Le lucertole “Hulk” stanno cancellando milioni di anni di evoluzione
Le lucertole “Hulk” stanno riscrivendo le regole della natura, e lo stanno facendo con una velocità che ha lasciato di stucco la comunità scientifica. Per milioni di anni, le lucertole muraiole hanno convissuto pacificamente in tre varianti cromatiche diverse, ognuna con la propria strategia di sopravvivenza. Adesso, però, una variante verde più grande e aggressiva delle altre sta prendendo il sopravvento, spazzando via un equilibrio che sembrava eterno. Il quadro emerge da uno studio pubblicato sulla rivista Science, guidato dai ricercatori della Lund University, e racconta qualcosa di profondamente disturbante su quanto l’evoluzione possa cambiare rotta in tempi brevissimi.
La lucertola muraiola comune (Podarcis muralis), diffusa in tutto il Mediterraneo, è da sempre un caso da manuale quando si parla di polimorfismo cromatico.
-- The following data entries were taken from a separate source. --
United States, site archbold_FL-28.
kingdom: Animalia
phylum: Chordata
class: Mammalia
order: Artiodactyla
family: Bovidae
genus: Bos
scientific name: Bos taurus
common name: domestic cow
Gli esemplari mostrano tipicamente una delle tre colorazioni della gola: bianca, gialla o arancione. Non si tratta solo di estetica. Ogni colore riflette un approccio diverso alla competizione territoriale e alla riproduzione. Questo sistema ha funzionato per milioni di anni, mantenendo una sorta di equilibrio dinamico tra le diverse “strategie” biologiche. Un equilibrio che oggi si sta sgretolando.
Cosa dicono i dati su oltre 10.000 esemplari
Per capire cosa stesse succedendo, il team di ricerca ha analizzato circa 240 popolazioni, studiando più di 10.000 lucertole singole. I risultati non lasciano spazio a interpretazioni ambigue. Le lucertole “Hulk”, riconoscibili per la loro colorazione verde intensa e le dimensioni maggiori, si stanno espandendo rapidamente. E dove arrivano loro, le varianti gialle e arancioni spariscono. In molte aree, ormai resta soltanto la variante bianca.
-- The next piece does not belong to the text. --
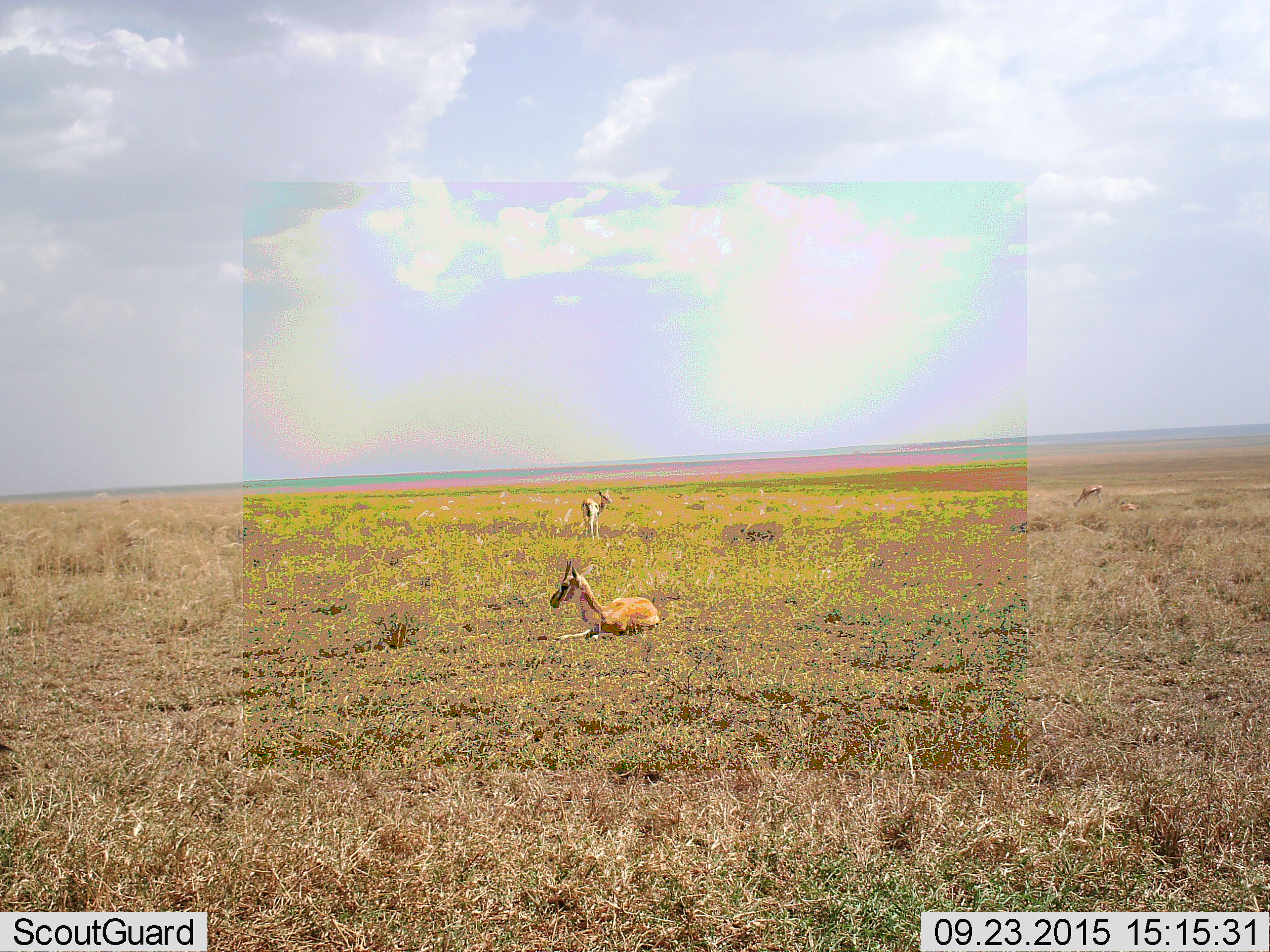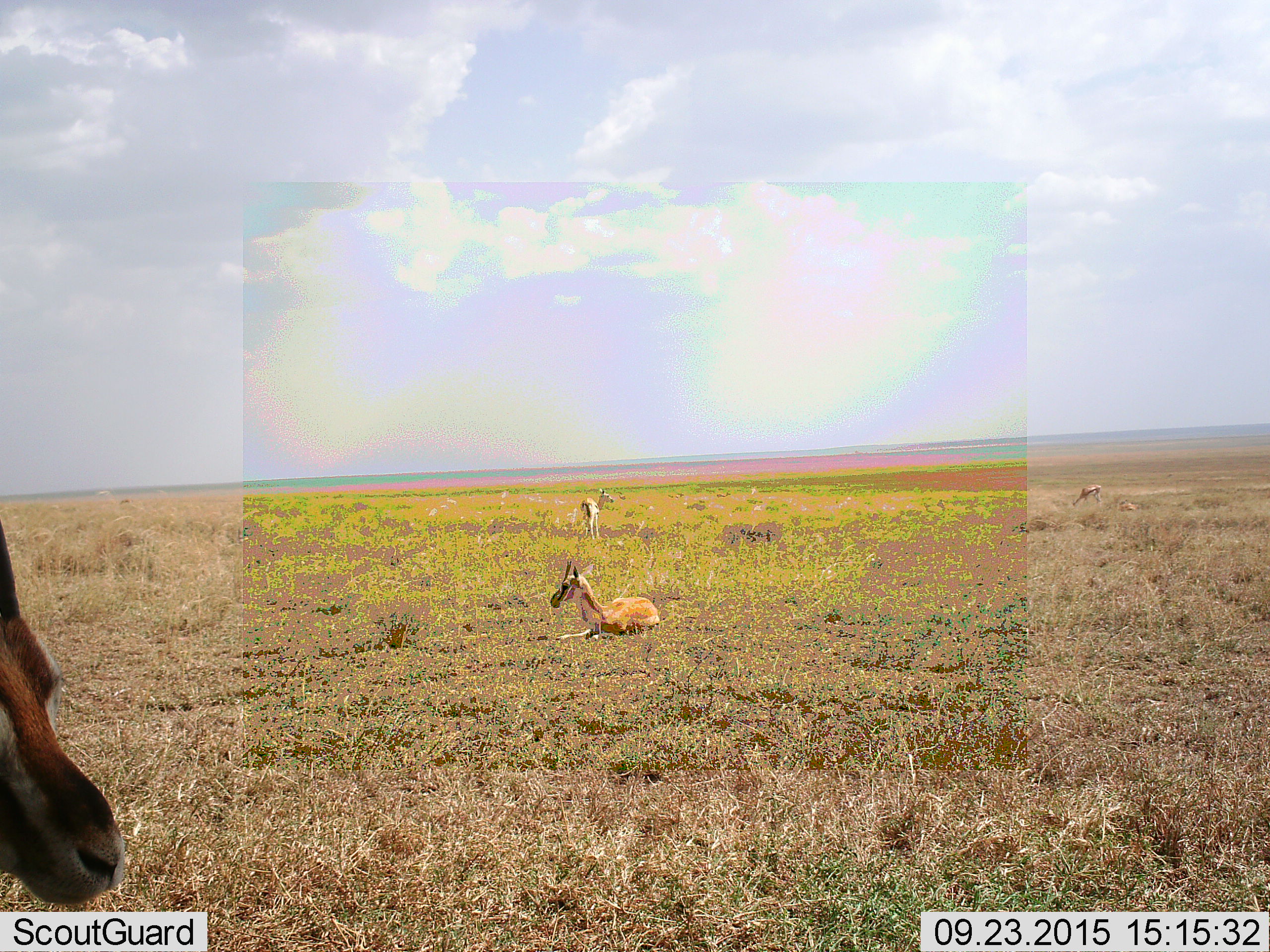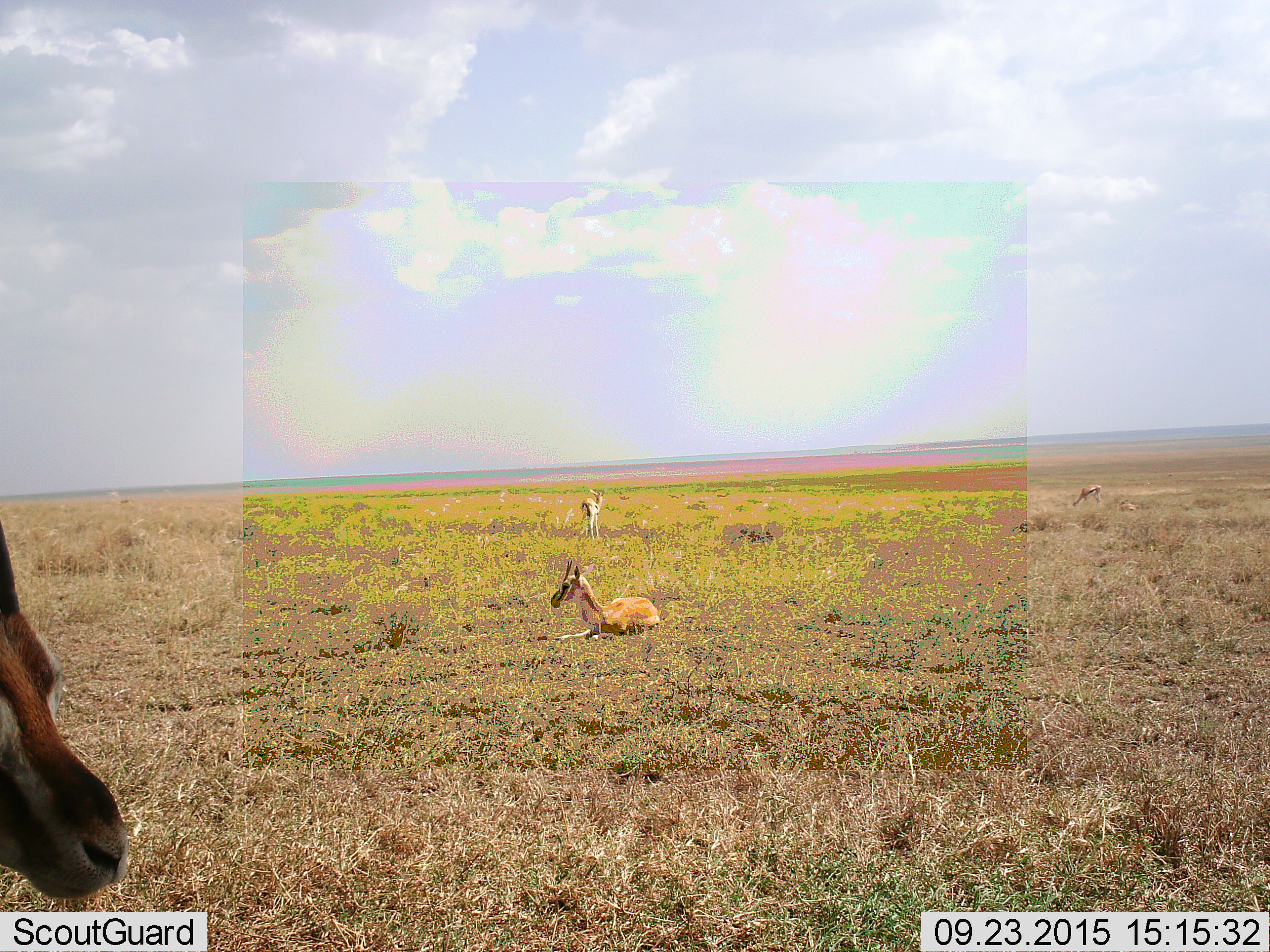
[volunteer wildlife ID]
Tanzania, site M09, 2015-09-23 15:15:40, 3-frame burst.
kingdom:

“Stiamo osservando come la coesistenza di diversi morfi cromatici, qualcosa di stabile per milioni di anni, si stia perdendo in tempi evolutivi brevissimi,” spiega Tobias Uller, professore di biologia evolutiva alla Lund University. Il punto chiave è il comportamento aggressivo di queste lucertole “Hulk”, che destabilizza i sistemi sociali finemente calibrati su cui si reggeva la convivenza tra le diverse varianti.
L’evoluzione può cambiare direzione molto più in fretta del previsto
Questa ricerca mette in discussione un’idea radicata: che l’evoluzione sia sempre un processo lento e graduale. Le lucertole “Hulk” dimostrano che un singolo tratto dominante può ridisegnare la competizione all’interno di una specie nel giro di pochissimo tempo. Quando un nuovo carattere è sufficientemente vantaggioso, o sufficientemente prepotente, le conseguenze possono essere drastiche.
“Mostrando come varianti cromatiche che hanno convissuto per milioni di anni vengano eliminate, ora comprendiamo meglio come l’emergere di nuovi tratti modifica la competizione in natura,” sottolinea ancora Uller. Lo studio, pubblicato il 25 aprile 2026, rappresenta un campanello d’allarme importante. La biodiversità, anche quella che sembra più consolidata, può essere molto più fragile di quanto chiunque avrebbe immaginato. E le lucertole “Hulk” sono lì a ricordarcelo.